Revisiting his old ways, Stephen King’s newest novel, Joyland has the heart of that disenchanted college youth you once were and the fun you were bound to have in spite of your looming shortcomings.Joyland is a quick read that ticks you slowly up the top of that rickety rollercoaster just to plummet you headfirst into unseen curves and humps. A nostalgic ride through a lost summer, a first love, a mysterious new place and the sweat of a summer job, King haunts you with things you’ve tried to forget and then those things you yearn to remember.

A northern college kid, looking for work to pay his way through school, happens upon an advertisement for summer help at a small southern amusement park. Needing the money and to feel grown up with his own space, Devin takes the job. His introduction to the park lands him a strange palm reading from the resident fortune teller and a little back story on the unsolved murder that occurred inside the only horror ride, Horror House. The Ghost of Linda Gray, the girl who had her throat slashed in the Horror House years ago, is said to make appearances throughout the ride, though most of the green, summer help believe this is just hype for the customers. Devin and his friends do not work that part of the park but one summer night after a few beers and a long day’s work, his friend’s girl convinces them they have to experience it before their summer is over. The following day off, the three visit Joyland to experience the ride for themselves and are ultimately let down- except for the only one of them who didn’t believe. Devin’s friend saw Linda Gray, standing with her hands out and pleading for help – and Devin knows he’s the only one who can save her.

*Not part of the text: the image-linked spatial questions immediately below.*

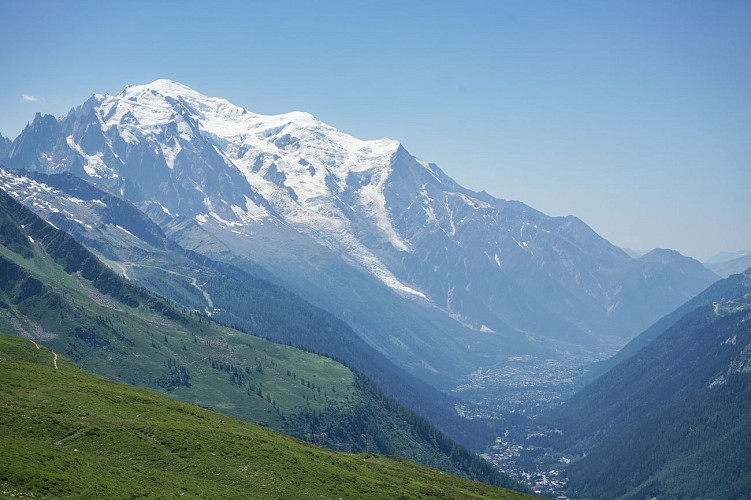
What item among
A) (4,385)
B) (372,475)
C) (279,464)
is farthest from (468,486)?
(4,385)

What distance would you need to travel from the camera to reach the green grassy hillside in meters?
97.6

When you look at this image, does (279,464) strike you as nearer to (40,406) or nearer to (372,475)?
(372,475)

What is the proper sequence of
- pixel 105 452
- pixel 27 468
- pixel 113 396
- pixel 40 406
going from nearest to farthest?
1. pixel 27 468
2. pixel 105 452
3. pixel 40 406
4. pixel 113 396

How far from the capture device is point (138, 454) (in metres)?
118

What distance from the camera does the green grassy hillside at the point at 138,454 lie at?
97.6m

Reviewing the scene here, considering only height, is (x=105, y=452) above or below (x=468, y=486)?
above

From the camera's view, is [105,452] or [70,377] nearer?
[105,452]

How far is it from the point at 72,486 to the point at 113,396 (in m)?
52.8

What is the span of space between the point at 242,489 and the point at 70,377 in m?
62.1

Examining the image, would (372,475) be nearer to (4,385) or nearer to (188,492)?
(188,492)

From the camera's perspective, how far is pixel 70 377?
156500 millimetres

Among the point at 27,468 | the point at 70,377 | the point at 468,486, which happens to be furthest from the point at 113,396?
the point at 468,486

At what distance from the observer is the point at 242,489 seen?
11700 centimetres

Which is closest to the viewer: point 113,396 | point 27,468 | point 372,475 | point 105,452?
point 27,468
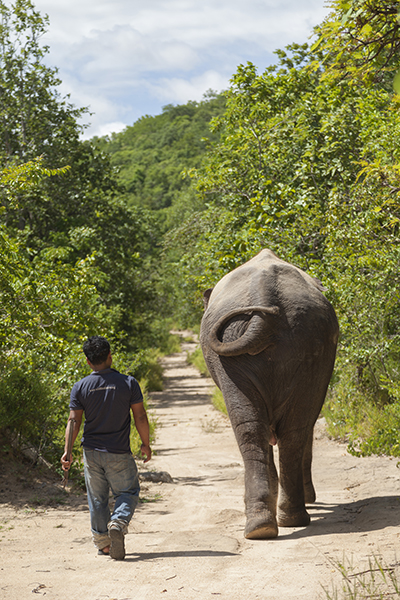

In the vein of Stand by Me and It,Joyland focuses more on the personal relationships of the characters and paths that those relationships leads them toward. As Devin’s summer begins with his heart broken and a dark cloud looming above him, the friendships he forges at Joyland ultimately lead him to solving a decades old murder mystery, and finding as well as proving some peace. Though not full of the blatant bloodshed often seen in King’s other tales, Joyland is a steady simmer of mystery and secrets with an admirable payoff. Thrills and chills, ghosts and the supernatural are what King is great at and he doesn’t disappoint with Joyland. And there are carnies involved – who isn’t already unnerved when you’re at an amusement park?